Saturday, October 06, 2007

Happy October

Last night Ian came home from a 10-day business trip to Cupertino, California. It was good to see his smiling face and to kiss his lips! After nine days of meetings, on Thursday evening Ian met our dear friends Ronda & Claudio for dinner at Joe's Italian Diner in Gilroy, the garlic capitol of the world. Ian had already been shopping in Gilroy and brought home three jars of green olives stuffed with different goodies; haberno, jalapeno, whole garlic cloves.

On the way home last night – it’s an hour drive to the farm from the airport – we had dinner at Famous Dave’s BBQ. I had a shredded Georgia Pork sandwich with a side of coleslaw and Ian had ribs. All good! The best BBQ pork sandwiches Ian and I have ever enjoyed was on the Outer Banks of North Carolina at Pigman’s. That said, Famous Dave’s runs a close second.

While Ian was gone, Richard and I did various jobs around the farm. We tidied up different piles of this and that – everything from railroad ties to telephone poles – and tossed lots of junk into the rented 30-yard roll-off container. Richard sledgehammered concrete pavement that needed to be removed and took apart old cold-air return vents in the house. After removing 12 foot 2 x 10 inch floor joists, he and I both dug out and leveled the dirt floor that is the basement’s crawlspace. Now Ian can mark the spot for what will be the living room floor and mark it level and begin installing the new joist grid. He did this with the kitchen floor, which was so wavy it took a drunken sailor to navigate it correctly. This morning when Ian saw what Richard and I had accomplished he was mightily impressed.

Of course, it wasn’t all work, work and more work. Richard and I went to the Minnesota Arabian Horse Breeder’s Fall Fest show too. Legacys Renoir was there for four days and participated in the stallion parade. It was nice to see him in a show setting and also to hear appreciative comments from other horse owners and enthusiasts.

Our three-year-old geldings Whisper, Cairo and Trouble are now all in under saddle training. I try not to say “being broken to ride” because it’s not about breaking their spirit, as much as it is about teaching them a new skill. Whisper and Cairo started earlier this summer with a local woman, Heidi. She’s done a fine job with them. My Arabian show gelding Lookin For Trouble went to P & H Horse and Cattle Company in Almena, Wisconsin and is being trained by Hoyt & Pam Rose. I look forward to showing Trouble under saddle sometime in the 2008 show season.

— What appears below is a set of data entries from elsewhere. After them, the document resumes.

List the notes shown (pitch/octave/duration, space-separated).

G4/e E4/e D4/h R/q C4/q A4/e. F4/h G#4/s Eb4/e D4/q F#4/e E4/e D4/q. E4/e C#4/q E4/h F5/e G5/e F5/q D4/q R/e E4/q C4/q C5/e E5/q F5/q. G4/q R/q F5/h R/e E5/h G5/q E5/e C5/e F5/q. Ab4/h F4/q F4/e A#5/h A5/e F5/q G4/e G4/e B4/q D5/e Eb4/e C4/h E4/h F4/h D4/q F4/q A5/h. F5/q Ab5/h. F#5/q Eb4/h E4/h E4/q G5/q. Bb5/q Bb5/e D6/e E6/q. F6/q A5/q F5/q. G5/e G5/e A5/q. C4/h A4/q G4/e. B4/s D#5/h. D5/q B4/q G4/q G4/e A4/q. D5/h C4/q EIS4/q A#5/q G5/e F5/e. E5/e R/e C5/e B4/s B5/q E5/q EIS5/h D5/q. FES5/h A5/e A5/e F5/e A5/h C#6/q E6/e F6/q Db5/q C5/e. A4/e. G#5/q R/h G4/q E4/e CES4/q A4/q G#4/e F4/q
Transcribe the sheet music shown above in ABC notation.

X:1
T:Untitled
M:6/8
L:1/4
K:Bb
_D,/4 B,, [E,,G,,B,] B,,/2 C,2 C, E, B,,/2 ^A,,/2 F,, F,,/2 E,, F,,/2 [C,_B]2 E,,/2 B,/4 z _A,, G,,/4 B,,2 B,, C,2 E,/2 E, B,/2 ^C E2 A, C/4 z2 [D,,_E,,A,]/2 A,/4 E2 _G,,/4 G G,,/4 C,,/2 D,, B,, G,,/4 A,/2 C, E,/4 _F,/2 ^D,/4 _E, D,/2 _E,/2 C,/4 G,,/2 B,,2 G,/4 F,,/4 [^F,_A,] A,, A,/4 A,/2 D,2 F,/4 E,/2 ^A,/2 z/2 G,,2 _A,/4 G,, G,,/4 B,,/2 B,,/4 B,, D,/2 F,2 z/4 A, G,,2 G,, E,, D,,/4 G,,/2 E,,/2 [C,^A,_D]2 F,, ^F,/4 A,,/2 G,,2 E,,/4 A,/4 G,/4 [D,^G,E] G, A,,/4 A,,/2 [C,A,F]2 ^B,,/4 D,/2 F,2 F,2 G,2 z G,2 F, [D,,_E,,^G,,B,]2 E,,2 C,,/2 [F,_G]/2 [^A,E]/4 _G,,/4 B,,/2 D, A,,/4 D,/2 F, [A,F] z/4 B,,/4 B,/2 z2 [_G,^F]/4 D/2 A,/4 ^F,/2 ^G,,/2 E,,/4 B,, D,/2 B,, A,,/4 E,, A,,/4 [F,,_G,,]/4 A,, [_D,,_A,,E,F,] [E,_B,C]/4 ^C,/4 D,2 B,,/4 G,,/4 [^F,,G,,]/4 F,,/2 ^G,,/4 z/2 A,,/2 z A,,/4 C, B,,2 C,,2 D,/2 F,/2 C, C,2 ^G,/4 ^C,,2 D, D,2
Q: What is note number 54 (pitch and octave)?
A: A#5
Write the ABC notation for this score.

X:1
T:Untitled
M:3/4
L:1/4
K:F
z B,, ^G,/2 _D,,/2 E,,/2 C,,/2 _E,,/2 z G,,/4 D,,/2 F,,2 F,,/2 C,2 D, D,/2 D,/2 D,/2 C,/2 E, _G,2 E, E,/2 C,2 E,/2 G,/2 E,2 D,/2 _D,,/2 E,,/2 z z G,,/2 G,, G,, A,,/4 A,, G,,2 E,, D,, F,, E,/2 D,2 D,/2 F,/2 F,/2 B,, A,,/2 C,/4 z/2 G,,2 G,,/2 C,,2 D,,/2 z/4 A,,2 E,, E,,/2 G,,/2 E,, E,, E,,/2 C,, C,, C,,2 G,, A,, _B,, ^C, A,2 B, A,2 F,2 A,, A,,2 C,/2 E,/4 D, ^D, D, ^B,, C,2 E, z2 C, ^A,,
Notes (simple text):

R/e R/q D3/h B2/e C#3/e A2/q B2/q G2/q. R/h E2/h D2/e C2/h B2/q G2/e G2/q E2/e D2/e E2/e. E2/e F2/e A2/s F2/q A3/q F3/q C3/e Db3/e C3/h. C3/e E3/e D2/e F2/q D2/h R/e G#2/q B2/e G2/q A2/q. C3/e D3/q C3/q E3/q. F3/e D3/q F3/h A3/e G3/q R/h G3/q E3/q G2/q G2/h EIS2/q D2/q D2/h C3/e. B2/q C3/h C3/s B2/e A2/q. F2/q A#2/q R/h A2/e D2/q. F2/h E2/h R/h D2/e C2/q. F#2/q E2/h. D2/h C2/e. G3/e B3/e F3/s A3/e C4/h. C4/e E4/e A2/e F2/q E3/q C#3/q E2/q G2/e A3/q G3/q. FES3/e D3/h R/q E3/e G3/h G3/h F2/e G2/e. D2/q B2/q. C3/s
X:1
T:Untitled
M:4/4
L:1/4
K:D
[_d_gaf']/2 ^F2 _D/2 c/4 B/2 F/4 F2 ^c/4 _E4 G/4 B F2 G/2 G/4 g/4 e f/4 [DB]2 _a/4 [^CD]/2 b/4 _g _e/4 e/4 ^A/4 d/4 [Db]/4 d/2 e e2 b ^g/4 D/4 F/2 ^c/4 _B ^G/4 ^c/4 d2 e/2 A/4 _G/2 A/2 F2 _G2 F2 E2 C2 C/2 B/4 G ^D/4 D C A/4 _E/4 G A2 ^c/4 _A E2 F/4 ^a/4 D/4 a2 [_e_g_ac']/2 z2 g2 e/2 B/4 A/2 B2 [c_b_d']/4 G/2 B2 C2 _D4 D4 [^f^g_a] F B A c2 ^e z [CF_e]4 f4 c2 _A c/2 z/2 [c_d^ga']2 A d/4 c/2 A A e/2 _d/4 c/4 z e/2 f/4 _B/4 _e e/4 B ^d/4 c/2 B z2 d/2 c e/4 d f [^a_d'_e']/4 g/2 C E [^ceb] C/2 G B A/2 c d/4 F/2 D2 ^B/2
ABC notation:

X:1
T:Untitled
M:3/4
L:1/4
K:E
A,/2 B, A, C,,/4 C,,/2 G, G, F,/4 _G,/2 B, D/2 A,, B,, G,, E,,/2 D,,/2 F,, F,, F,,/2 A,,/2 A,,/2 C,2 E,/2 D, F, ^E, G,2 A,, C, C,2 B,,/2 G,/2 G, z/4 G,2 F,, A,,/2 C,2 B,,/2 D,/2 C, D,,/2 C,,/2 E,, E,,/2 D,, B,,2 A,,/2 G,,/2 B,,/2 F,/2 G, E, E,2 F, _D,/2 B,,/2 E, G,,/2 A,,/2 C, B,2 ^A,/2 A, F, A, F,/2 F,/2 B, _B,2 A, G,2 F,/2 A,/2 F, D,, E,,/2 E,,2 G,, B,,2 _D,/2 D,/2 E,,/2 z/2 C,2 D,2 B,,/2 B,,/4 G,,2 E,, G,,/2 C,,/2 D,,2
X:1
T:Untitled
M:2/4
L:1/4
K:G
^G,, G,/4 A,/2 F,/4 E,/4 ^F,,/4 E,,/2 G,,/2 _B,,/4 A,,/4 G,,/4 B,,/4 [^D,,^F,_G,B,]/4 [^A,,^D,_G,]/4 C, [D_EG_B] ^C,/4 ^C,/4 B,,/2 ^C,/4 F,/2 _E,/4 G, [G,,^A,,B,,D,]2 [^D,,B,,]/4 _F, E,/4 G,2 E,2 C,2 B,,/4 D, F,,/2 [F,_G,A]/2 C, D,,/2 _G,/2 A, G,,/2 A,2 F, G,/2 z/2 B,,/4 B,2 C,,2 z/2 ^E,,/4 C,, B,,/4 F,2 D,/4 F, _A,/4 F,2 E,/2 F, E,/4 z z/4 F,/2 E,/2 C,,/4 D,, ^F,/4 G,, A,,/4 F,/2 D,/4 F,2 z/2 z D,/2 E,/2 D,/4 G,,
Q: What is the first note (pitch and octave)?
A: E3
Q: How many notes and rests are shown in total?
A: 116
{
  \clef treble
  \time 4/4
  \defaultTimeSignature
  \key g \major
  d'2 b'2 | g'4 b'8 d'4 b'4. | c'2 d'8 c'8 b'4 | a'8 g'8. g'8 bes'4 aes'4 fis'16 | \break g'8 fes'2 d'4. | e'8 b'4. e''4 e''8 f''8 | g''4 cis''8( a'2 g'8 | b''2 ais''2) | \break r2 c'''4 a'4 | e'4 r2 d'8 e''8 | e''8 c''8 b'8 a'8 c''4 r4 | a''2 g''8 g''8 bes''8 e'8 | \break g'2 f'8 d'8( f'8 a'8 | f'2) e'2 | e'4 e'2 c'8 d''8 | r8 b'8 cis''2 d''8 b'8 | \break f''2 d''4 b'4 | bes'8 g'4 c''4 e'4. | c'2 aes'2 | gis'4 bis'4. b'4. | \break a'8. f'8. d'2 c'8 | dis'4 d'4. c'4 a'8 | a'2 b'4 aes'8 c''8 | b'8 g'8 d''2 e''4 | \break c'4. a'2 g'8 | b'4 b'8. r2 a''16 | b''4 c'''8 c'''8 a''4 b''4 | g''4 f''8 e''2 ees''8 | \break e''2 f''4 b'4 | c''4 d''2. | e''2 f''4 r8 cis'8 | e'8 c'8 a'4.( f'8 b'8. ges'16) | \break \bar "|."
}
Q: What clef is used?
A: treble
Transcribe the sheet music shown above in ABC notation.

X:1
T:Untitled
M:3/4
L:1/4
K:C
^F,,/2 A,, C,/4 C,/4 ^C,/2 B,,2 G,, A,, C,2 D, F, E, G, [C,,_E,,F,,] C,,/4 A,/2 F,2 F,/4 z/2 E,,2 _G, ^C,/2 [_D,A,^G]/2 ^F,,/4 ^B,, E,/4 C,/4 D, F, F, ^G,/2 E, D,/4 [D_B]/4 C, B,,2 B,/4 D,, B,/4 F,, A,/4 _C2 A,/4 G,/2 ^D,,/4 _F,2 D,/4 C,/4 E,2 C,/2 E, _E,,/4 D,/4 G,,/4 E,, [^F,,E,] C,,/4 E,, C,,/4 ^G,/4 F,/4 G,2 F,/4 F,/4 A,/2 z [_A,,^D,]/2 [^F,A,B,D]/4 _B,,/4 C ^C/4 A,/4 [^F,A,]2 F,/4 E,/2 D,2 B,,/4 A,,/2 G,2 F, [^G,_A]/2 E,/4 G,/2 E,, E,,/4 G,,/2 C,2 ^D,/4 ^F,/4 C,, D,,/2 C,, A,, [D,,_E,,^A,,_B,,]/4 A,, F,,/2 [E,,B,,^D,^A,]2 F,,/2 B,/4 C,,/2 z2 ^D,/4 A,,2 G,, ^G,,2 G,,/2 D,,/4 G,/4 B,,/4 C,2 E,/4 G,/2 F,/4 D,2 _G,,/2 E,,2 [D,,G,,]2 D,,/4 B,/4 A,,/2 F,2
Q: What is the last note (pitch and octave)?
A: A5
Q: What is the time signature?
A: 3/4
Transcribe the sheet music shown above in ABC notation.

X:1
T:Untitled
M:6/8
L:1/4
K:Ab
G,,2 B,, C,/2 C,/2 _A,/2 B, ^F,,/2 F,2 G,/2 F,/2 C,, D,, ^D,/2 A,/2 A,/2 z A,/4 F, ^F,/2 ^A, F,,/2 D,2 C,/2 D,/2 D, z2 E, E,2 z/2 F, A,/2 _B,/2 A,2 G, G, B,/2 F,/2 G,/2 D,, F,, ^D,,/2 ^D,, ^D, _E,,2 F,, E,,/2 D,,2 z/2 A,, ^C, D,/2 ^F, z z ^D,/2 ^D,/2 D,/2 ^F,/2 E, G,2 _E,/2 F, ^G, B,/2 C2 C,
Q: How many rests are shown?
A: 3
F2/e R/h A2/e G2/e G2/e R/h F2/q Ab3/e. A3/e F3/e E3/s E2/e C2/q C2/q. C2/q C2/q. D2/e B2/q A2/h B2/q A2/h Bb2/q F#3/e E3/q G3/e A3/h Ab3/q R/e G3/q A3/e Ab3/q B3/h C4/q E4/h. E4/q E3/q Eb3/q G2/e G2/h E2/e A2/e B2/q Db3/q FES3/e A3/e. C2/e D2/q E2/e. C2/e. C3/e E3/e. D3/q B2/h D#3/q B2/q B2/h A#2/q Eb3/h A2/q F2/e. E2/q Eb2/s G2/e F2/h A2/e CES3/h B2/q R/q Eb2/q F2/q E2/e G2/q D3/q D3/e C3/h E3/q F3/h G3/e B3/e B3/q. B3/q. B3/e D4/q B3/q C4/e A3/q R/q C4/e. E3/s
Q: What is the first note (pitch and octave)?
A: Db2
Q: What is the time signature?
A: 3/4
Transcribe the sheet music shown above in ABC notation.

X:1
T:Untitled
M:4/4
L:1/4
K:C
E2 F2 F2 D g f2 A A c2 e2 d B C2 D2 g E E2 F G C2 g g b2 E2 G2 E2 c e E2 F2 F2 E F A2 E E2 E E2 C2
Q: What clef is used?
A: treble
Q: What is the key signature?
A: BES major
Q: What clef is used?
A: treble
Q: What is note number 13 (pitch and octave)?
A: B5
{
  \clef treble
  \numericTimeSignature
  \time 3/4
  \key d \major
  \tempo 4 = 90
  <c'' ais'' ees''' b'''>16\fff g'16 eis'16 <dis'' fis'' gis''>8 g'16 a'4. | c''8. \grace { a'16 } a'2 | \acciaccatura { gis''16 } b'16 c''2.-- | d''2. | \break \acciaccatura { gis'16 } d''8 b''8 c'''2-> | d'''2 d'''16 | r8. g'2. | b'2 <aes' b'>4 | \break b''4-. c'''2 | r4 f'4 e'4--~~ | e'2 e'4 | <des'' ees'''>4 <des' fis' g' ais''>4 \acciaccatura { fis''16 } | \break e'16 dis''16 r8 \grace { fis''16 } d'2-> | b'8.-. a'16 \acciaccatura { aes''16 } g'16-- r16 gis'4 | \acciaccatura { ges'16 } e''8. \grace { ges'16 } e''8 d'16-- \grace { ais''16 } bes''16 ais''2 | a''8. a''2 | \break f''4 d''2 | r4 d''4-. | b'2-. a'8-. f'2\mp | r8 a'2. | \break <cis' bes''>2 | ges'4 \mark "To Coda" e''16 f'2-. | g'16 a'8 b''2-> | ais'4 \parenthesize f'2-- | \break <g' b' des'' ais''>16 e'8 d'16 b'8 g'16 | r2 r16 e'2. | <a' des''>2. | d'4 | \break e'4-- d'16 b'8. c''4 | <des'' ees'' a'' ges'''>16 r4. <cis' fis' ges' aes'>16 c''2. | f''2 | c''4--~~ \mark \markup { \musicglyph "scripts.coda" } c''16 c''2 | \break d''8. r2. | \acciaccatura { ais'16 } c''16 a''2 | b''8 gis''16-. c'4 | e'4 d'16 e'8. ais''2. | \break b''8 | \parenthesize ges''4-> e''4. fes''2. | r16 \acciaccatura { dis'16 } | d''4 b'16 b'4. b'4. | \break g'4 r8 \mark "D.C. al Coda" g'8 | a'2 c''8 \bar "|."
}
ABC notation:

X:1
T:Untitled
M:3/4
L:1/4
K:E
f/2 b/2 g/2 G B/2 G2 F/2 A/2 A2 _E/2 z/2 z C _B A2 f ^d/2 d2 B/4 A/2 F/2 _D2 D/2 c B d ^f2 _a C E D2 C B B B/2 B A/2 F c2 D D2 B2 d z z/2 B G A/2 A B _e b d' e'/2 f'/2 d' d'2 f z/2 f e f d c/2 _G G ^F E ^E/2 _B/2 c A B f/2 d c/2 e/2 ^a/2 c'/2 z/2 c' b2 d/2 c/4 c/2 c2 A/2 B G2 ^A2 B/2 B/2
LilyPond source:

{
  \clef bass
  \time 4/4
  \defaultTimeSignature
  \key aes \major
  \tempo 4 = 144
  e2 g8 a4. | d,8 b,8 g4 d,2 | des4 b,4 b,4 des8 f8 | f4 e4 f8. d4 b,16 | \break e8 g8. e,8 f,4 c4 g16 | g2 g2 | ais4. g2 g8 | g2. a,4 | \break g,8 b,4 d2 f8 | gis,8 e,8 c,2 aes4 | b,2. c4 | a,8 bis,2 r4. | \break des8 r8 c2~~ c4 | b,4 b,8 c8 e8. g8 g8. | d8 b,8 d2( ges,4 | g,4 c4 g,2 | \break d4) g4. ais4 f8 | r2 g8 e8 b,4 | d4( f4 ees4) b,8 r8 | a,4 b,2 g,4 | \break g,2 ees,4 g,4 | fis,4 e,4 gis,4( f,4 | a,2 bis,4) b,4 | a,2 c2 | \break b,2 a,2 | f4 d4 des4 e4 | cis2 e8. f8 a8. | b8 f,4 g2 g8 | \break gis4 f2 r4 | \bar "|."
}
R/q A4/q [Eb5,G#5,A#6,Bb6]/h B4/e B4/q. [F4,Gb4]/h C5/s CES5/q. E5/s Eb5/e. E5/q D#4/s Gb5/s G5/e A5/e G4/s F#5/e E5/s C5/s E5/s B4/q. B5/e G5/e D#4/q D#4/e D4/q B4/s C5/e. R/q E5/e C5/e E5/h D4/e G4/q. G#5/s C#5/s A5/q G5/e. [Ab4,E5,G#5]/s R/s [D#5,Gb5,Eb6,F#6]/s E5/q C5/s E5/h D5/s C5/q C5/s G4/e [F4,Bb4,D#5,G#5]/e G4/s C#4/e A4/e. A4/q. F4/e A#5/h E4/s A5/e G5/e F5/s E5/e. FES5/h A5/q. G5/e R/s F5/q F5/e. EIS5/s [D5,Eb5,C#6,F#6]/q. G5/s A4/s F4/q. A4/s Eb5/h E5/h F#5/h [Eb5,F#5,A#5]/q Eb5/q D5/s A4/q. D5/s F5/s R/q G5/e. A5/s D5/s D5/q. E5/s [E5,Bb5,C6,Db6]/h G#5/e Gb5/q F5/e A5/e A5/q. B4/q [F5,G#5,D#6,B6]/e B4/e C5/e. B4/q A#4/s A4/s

On Thursday, I had the two barn cats, Tonic and Zeus, scheduled to be neutered and vaccinated. Tonic was easy to find on Thursday morning, but Zeus was nowhere to be found. I crated Tonic and took him to the vet. When I came home, who was sunning himself on the front step? Zeus! I called the vet and she said to bring him in. It took me two tries to get him in the crate, but I finally did and now they’re both ‘gentlemen’ rather than roaming, breeding tomcats.

Later this afternoon we’ve been invited to our neighbor’s to the south to attend their cattle auction. Chad and Cameo raise Charolais cattle and host an annual auction the first weekend in October. This is the first year we have been home to attend. It should be interesting. We’re not buying any – I draw the line at cloven-hoofed animals.

It’s unseasonably warm today, but there have been very fall-like days and nights – enough to turn the trees beautiful shades of reds and yellows. I heard a news report last night that explained it’s not really that the leaves turn as much as it is the green chlorophyll receding for the winter, which reveals the leaves other colors.

A family of blue jays has been quite busy picking up acorns and flying off to store them for winter. I watch them from the trailer window – such hard workers. And I thought the squirrel was the only one to harvest acorns.

Ian goes to Scottsdale, Arizona on business for two days next week (9 & 10). It will be nice when we’re both here and not traveling so that we can focus on getting the house ready for us to move back in. Of course if we get a call that we have a buyer for chalet 11 we'd happily travel to Spain for that! My hope is that we can cook Thanksgiving dinner (last Thursday in November) in our new kitchen and eat it at our own dining room table, with the corn stove and in floor heating keeping us warm!